Conversely, history and everyday life are littered with examples of the waste and failure that comes from ignoring Fuller's principle:

  1. Swimming Directly Against a Strong Current: Anyone who has tried this knows the immense effort required for minimal or no progress. It quickly leads to exhaustion. A wiser approach is to swim diagonally across the current, using some of its flow to help reach the desired bank further downstream.

  2. Rigid Structures in Dynamic Environments: Early attempts to build structures in earthquake zones or areas with high winds often focused on brute strength and rigidity. Many failed catastrophically because they fought the immense forces directly.

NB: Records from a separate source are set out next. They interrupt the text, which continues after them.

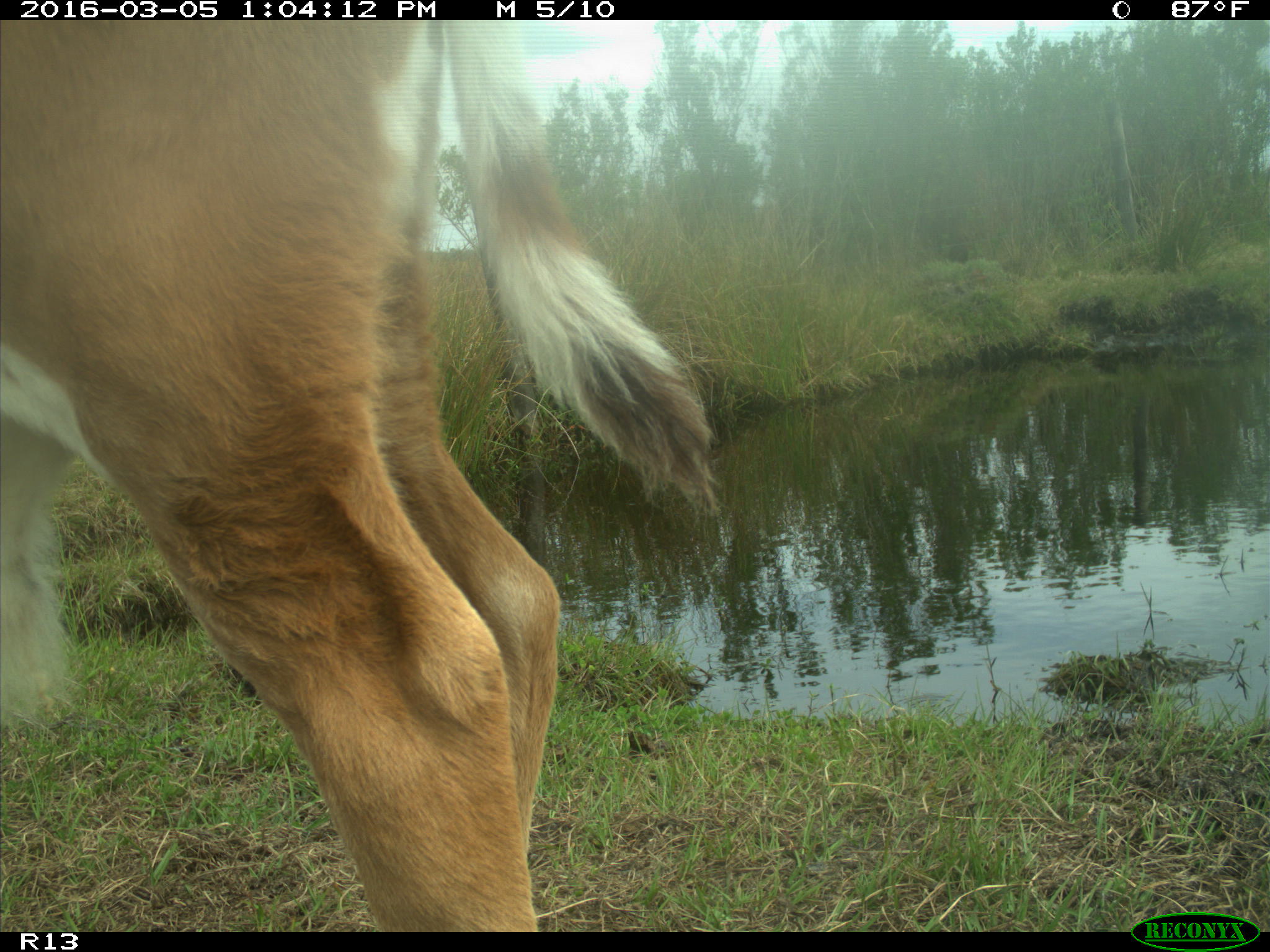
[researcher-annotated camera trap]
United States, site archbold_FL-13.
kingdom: Animalia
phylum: Chordata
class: Mammalia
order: Artiodactyla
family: Bovidae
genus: Bos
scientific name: Bos taurus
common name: domestic cow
Bos taurus (domestic cow).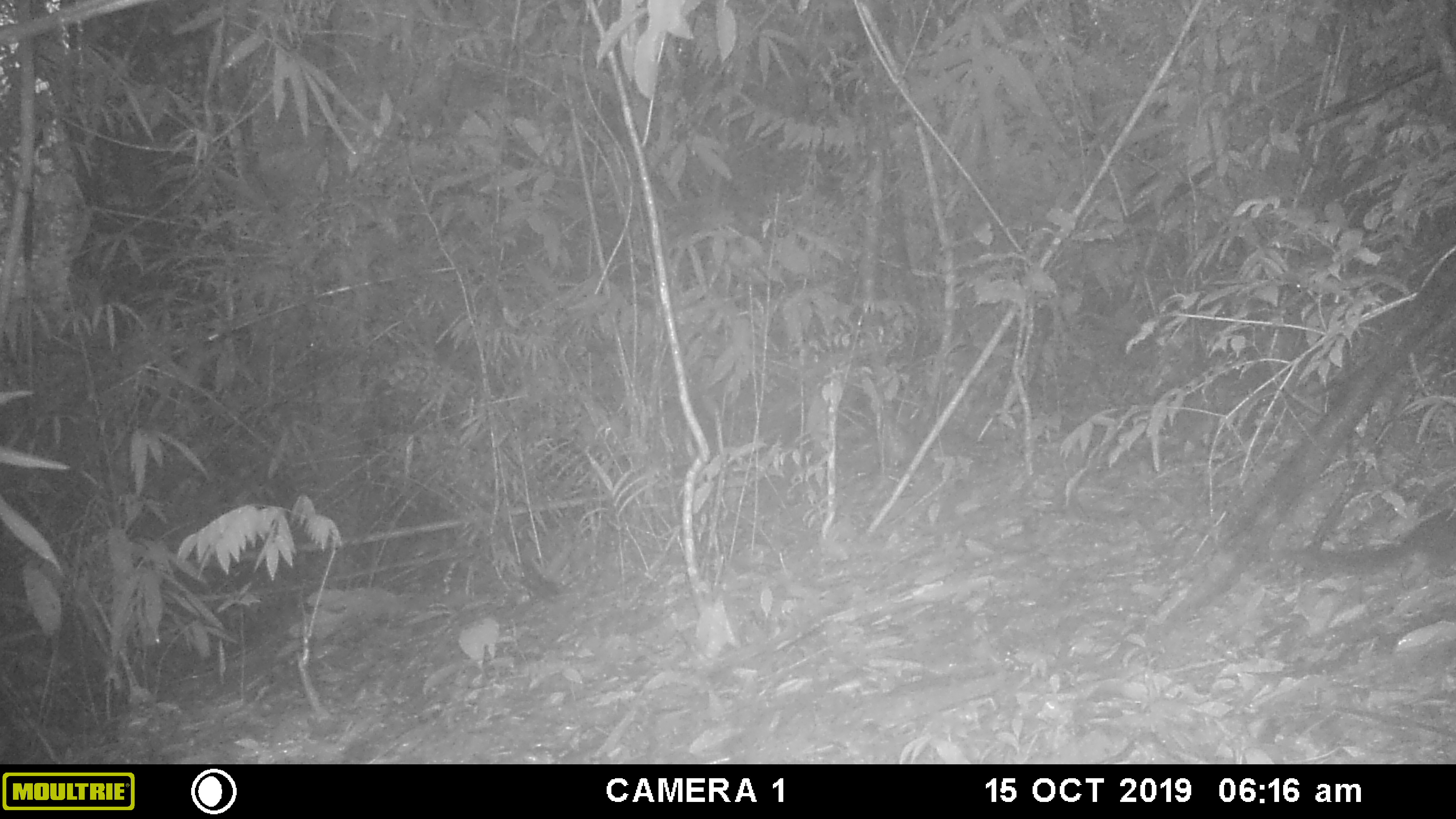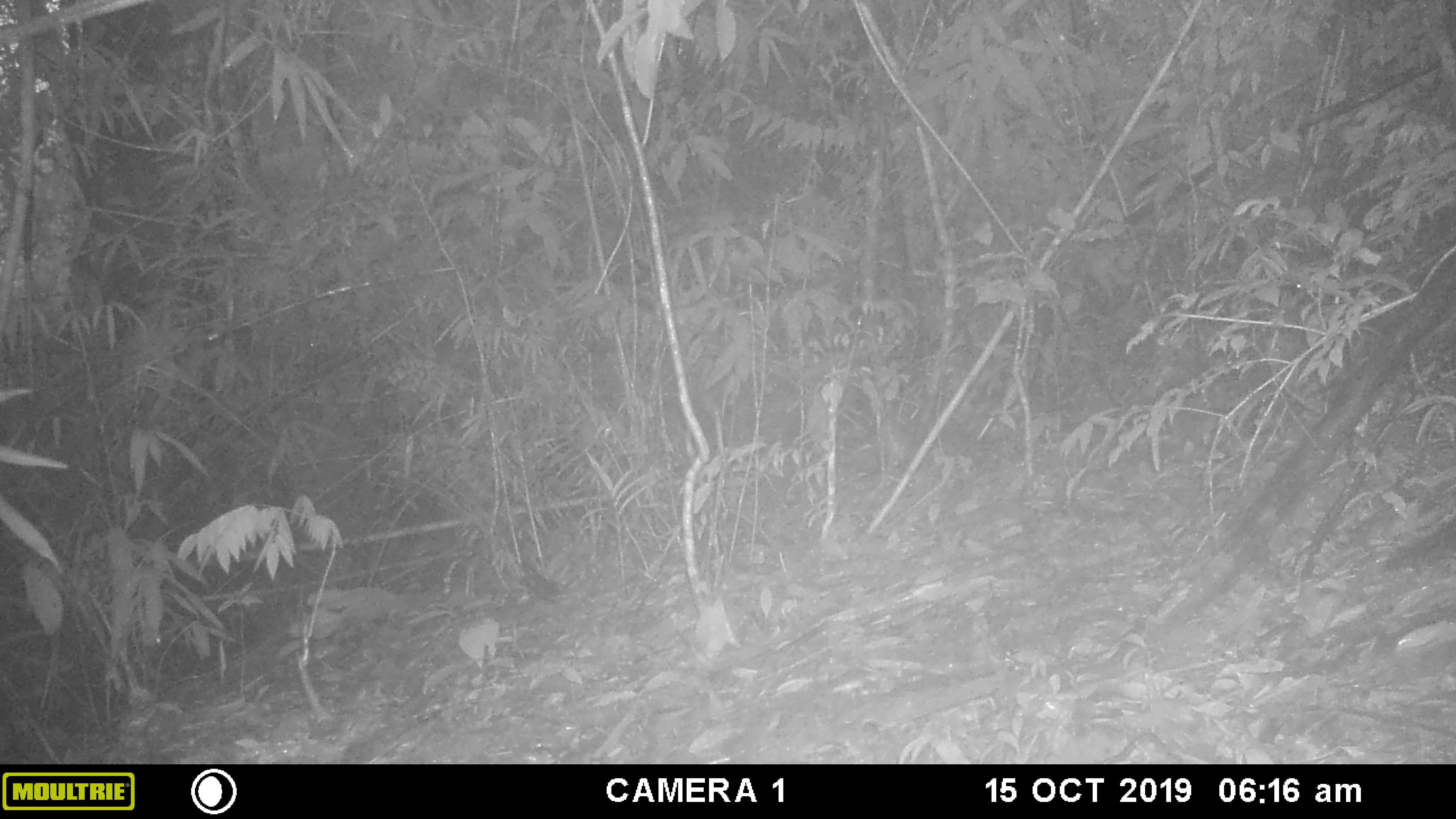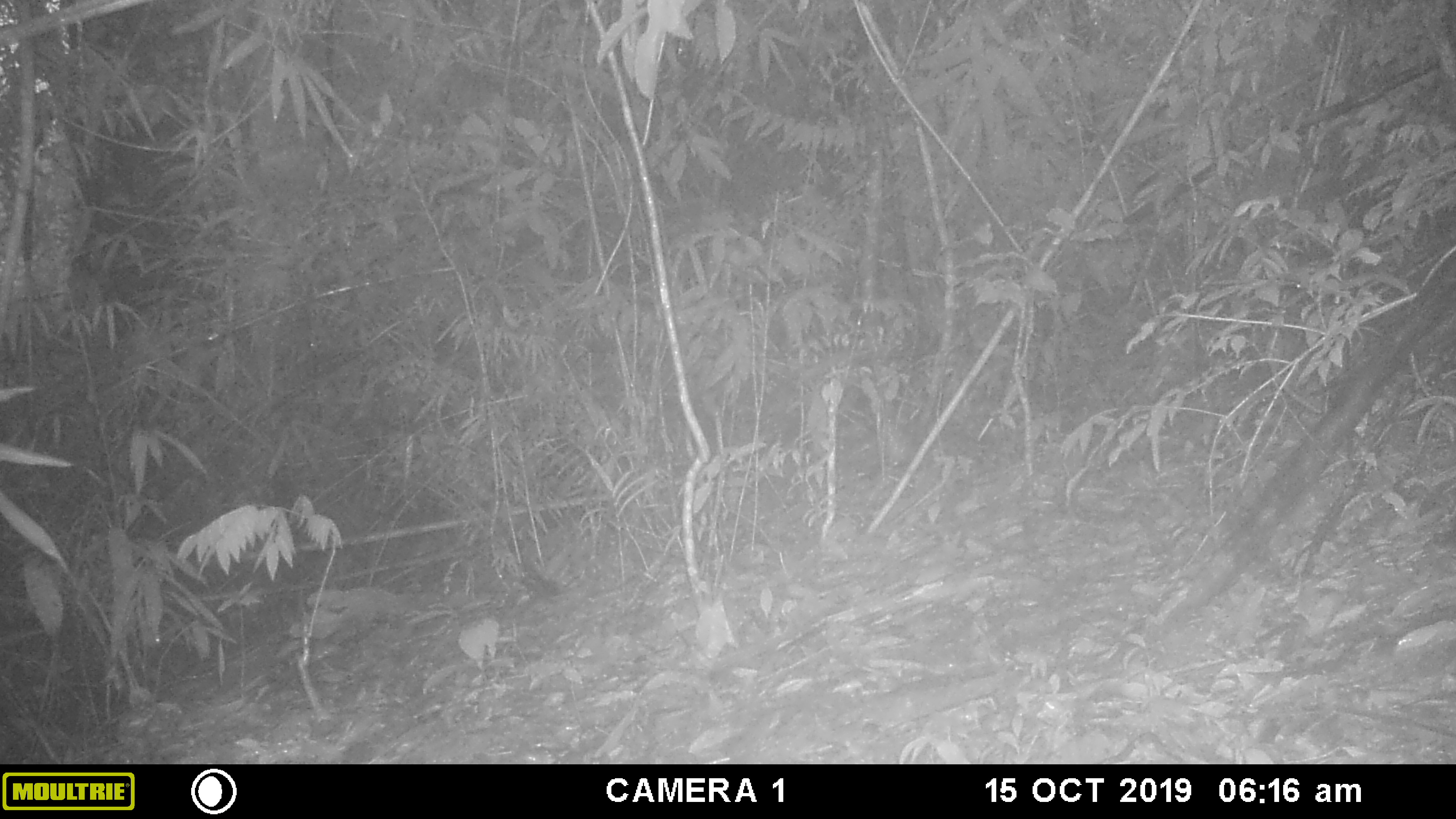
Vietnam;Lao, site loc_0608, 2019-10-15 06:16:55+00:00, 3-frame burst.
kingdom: Animalia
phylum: Chordata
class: Mammalia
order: Rodentia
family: Sciuridae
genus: Dremomys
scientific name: Dremomys rufigenis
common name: red-cheeked squirrel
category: red cheeked squirrel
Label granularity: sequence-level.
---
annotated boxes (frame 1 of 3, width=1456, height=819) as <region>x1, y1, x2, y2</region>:
red cheeked squirrel: <region>1286, 505, 1456, 578</region>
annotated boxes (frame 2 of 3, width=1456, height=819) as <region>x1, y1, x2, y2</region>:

Modern engineering incorporates flexibility, damping systems, and designs that allow buildings to sway with seismic forces or wind, effectively redirecting and absorbing the energy rather than trying to stonewall it.

  3. Ignoring Market Shifts: Companies that stubbornly refused to adapt to the digital age, clinging solely to outdated business models (like Blockbuster famously did with streaming), fought against an overwhelming market force and ultimately failed. They tried to resist the tide instead of learning to navigate it.

  4. Prohibition Policies: Attempts to completely eradicate deeply ingrained social behaviors or demands (like the US Prohibition of alcohol) through sheer force of law often fail. They frequently drive the activity underground, create black markets, and expend vast resources fighting a force (human desire, social habit) that might be better managed or channeled through regulation, education, or harm reduction strategies.

  5. Fighting Natural Processes: Trying to completely prevent natural processes like forest fires (which are ecologically necessary in some environments) or coastal erosion through hard engineering alone often leads to unintended consequences or eventual, costly failure. Working with nature, perhaps through controlled burns or softer, adaptive coastal management, is often more sustainable.

Living the Principle

Fuller's advice encourages a perspective shift. When faced with a challenge or an obstacle, instead of immediately thinking "How can I overcome this?" or "How can I stop this?", we should ask:

  • What are the underlying forces at play here?

  • What is their direction and strength?

  • How can I align myself or my actions with these forces?

  • Can this force be redirected or harnessed to achieve my goal, or a modified version of it?

This doesn't mean passive acceptance of negative situations. It means choosing battles wisely and applying energy intelligently. It’s about recognizing the difference between a wall to be smashed through and a current to be navigated. By understanding and respecting the forces around us—physical, natural, social, economic—we can find more elegant, efficient, and sustainable paths forward, embodying the profound wisdom in Buckminster Fuller's simple words.